There are a lot of companies currently working to create software for autonomous vehicles. Software developer AImotive is another one of those companies looking to simplify the way that cars see the road. But one of the big differences between AImotive and most other companies is not just the focus on affordable systems for the road—but Almotive’s change from laser-based lidar to an optical-based recognition system.
So far, lidar has been the golden standard when it comes to sensing and mapping the environment for self-driving cars. Lidar operates by using a laser mounted on a vehicle to to measure distance, height, depth, and more by computing the information returned back to it. This information is then turned into usable data, which the car uses to drive.
AImotive is taking a much more natural—and cost effective—approach to mapping out the roadway. The system, which uses between eight and 12 cameras mounted to its test car, works much like the human eye, as the system utilizes pairs of cameras facing each location to sense depth. The cameras will provide a 360-degree look around the vehicle, which aides in capturing lines on the road, objects in the distance, and other important measurable driving-related sights nearby.
All this is meaningless unless this technology could be either better than lidar (where “better” refers to it being more discrete, more cost effective, or more efficient).
As for cost, it’s a long shot to go in either direction. On one hand, Velodyne makes the top of the line HDL-64E sensor, which costs around $75,000. On the other is the more affordable $8,000 VLP-16 puck. There is another piece of hardware squeezed in the middle of things, at a median cost of $29,900, the HDL-32E sensor is more accurate than the puck, and notably costs nearly four times as much.
To make a more affordable option, we would have to judge the accuracy of the AImotive optical-based system versus the laser-based lidar system. Should the visual system’s accuracy be no better than the puck, the pricing would need to be reflective of this. Currently, the AImotive hardware consists of four Nvidia Titan X graphic cards, each with a street value of around $1,000 per unit. The company is reportedly working on some custom Application-Specific Integrated Circuits (ASICs) which would provide cheaper, more efficient processing power at around $100 or less.

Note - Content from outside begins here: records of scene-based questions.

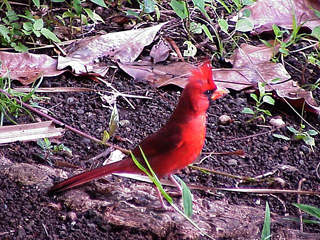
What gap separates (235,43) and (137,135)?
113 cm

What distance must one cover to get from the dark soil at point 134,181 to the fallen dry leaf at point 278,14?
0.32 meters

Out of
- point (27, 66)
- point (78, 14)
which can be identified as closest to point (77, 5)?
point (78, 14)

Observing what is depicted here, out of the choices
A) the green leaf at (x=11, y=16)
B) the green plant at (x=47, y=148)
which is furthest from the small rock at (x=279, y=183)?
the green leaf at (x=11, y=16)

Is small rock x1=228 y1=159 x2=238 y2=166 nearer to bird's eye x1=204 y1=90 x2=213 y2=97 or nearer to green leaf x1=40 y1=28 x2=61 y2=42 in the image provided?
bird's eye x1=204 y1=90 x2=213 y2=97

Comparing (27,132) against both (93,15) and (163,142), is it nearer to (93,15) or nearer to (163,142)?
(163,142)

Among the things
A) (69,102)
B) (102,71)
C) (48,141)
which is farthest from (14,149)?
(102,71)

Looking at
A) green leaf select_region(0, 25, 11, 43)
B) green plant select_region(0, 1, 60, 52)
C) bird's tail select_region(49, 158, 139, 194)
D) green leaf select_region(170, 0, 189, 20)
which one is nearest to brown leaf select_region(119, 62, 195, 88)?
green leaf select_region(170, 0, 189, 20)

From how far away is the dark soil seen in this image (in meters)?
3.07

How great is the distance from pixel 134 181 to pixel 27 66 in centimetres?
127

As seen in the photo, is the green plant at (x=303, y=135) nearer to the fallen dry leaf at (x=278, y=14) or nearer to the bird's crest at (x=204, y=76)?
the bird's crest at (x=204, y=76)

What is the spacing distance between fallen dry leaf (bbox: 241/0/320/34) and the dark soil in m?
0.32

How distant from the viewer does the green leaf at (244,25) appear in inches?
181

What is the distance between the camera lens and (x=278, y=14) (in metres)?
5.09

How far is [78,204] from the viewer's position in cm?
318
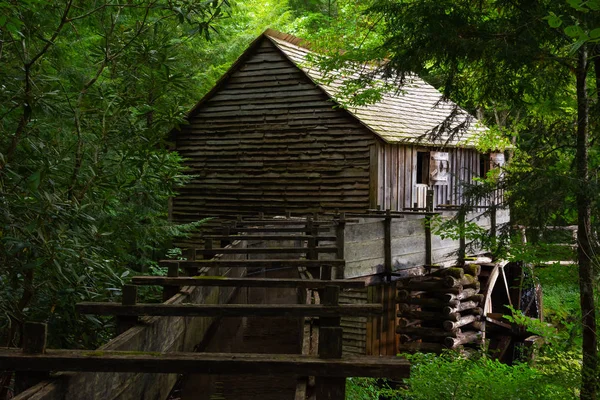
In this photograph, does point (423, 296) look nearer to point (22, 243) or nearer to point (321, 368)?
point (22, 243)

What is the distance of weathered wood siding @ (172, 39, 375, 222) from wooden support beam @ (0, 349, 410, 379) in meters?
15.6

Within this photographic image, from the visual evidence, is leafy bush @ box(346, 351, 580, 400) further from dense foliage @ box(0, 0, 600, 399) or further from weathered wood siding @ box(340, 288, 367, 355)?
weathered wood siding @ box(340, 288, 367, 355)

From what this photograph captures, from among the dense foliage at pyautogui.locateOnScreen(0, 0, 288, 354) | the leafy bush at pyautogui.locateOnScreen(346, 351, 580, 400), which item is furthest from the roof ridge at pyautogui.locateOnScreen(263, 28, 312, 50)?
the dense foliage at pyautogui.locateOnScreen(0, 0, 288, 354)

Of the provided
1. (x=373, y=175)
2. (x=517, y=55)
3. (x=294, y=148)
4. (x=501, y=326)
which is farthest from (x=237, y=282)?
(x=294, y=148)

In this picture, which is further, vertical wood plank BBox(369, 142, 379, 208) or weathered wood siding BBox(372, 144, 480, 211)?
weathered wood siding BBox(372, 144, 480, 211)

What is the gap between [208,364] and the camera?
2.66 metres

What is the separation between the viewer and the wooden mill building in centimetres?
1834

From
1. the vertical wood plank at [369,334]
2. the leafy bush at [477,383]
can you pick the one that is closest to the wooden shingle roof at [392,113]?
the vertical wood plank at [369,334]

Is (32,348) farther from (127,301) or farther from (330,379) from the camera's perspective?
(330,379)

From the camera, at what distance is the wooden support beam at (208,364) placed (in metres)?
2.60

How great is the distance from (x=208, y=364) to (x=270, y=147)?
1751 centimetres

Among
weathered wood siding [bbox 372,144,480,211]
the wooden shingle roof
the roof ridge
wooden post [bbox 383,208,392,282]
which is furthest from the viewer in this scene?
the roof ridge

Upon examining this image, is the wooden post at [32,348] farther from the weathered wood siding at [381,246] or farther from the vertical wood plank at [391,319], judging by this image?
the vertical wood plank at [391,319]

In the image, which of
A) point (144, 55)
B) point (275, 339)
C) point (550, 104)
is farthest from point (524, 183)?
point (144, 55)
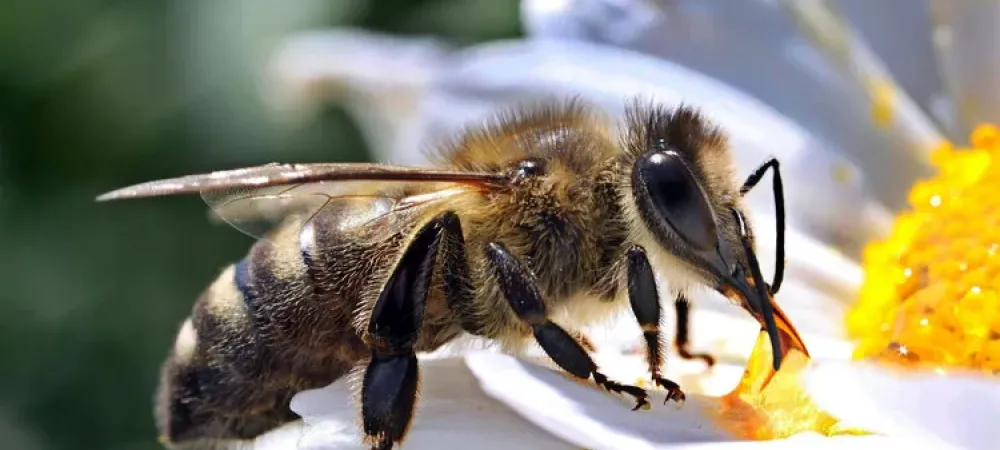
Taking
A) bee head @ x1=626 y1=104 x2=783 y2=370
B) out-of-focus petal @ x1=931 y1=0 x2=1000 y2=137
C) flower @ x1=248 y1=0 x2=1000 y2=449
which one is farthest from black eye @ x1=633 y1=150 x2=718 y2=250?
out-of-focus petal @ x1=931 y1=0 x2=1000 y2=137

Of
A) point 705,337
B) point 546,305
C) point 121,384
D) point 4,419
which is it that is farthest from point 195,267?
point 546,305

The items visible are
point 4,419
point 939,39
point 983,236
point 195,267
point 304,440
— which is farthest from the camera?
point 195,267

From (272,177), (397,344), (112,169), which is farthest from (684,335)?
(112,169)

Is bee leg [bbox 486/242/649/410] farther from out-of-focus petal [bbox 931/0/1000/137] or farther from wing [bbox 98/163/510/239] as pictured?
out-of-focus petal [bbox 931/0/1000/137]

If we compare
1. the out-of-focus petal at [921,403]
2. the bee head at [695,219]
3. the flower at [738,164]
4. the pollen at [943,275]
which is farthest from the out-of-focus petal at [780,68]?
the out-of-focus petal at [921,403]

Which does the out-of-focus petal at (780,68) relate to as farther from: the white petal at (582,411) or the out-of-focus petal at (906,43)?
the white petal at (582,411)

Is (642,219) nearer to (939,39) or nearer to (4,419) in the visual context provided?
(939,39)

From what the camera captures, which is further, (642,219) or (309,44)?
(309,44)
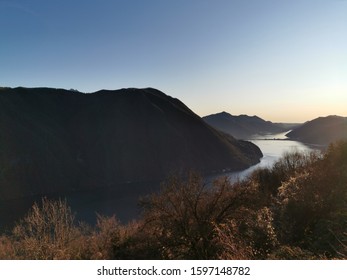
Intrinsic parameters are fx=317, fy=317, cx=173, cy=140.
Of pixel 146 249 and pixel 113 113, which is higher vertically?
pixel 113 113

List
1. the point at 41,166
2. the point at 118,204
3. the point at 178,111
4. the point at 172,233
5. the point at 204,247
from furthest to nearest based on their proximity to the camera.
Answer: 1. the point at 178,111
2. the point at 41,166
3. the point at 118,204
4. the point at 172,233
5. the point at 204,247

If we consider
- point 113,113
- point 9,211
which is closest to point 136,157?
point 113,113

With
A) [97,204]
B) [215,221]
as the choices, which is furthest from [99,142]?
[215,221]

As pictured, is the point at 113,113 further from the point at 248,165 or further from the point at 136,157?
the point at 248,165

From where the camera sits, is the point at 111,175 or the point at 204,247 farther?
the point at 111,175

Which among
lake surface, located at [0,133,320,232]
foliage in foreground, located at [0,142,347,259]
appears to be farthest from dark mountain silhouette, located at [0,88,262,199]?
foliage in foreground, located at [0,142,347,259]

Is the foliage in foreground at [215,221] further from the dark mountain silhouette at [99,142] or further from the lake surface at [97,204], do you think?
the dark mountain silhouette at [99,142]

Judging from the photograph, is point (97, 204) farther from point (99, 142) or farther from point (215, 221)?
point (215, 221)

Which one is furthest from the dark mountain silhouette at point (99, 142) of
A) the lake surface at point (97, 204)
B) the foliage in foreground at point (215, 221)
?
the foliage in foreground at point (215, 221)

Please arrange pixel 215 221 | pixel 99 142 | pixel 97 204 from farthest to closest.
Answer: pixel 99 142
pixel 97 204
pixel 215 221
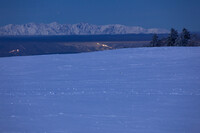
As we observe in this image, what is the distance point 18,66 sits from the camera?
5.51 meters

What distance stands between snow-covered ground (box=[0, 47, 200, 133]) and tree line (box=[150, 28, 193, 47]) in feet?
67.1

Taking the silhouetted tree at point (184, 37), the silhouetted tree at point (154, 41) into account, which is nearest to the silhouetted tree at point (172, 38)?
the silhouetted tree at point (184, 37)

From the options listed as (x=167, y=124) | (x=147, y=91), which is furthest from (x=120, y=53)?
(x=167, y=124)

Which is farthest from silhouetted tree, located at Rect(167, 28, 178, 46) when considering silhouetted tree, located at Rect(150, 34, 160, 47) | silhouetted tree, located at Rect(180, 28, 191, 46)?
silhouetted tree, located at Rect(150, 34, 160, 47)

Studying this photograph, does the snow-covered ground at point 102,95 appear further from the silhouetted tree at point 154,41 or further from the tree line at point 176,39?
the silhouetted tree at point 154,41

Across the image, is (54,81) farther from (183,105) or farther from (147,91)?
(183,105)

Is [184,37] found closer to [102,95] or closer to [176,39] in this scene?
[176,39]

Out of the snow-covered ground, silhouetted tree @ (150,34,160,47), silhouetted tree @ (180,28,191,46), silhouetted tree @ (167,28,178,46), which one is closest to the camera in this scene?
the snow-covered ground

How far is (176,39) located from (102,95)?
25.3 meters

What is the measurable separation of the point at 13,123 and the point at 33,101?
0.64 m

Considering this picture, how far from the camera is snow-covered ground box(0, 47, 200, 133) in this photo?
2.53 meters

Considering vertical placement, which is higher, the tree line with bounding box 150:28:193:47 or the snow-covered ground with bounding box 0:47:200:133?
the tree line with bounding box 150:28:193:47

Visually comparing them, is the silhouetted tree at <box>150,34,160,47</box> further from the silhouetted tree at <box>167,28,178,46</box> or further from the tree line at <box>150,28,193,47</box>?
the silhouetted tree at <box>167,28,178,46</box>

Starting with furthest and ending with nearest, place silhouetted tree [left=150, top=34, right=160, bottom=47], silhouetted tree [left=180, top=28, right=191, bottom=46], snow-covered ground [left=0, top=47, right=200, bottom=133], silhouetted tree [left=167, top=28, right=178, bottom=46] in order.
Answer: silhouetted tree [left=150, top=34, right=160, bottom=47]
silhouetted tree [left=167, top=28, right=178, bottom=46]
silhouetted tree [left=180, top=28, right=191, bottom=46]
snow-covered ground [left=0, top=47, right=200, bottom=133]
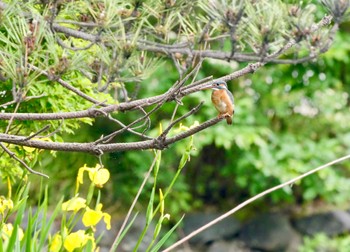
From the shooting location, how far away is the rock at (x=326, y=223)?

Below is another look at the software from earlier this year. One of the developers talks about each piece of functionality to show just how the cameras work in real time.
If a more open solution is available for manufacturers and hobbyists exist, this leaves room in the market for more affordable options. As consumers, it is only natural for us to be hopeful that the product will be delivered as promised; however, until a finished working demo proving it to be as effective as lidar, or a cost-effective report showing a benefit over the lidar puck, it will be difficult to justify the change.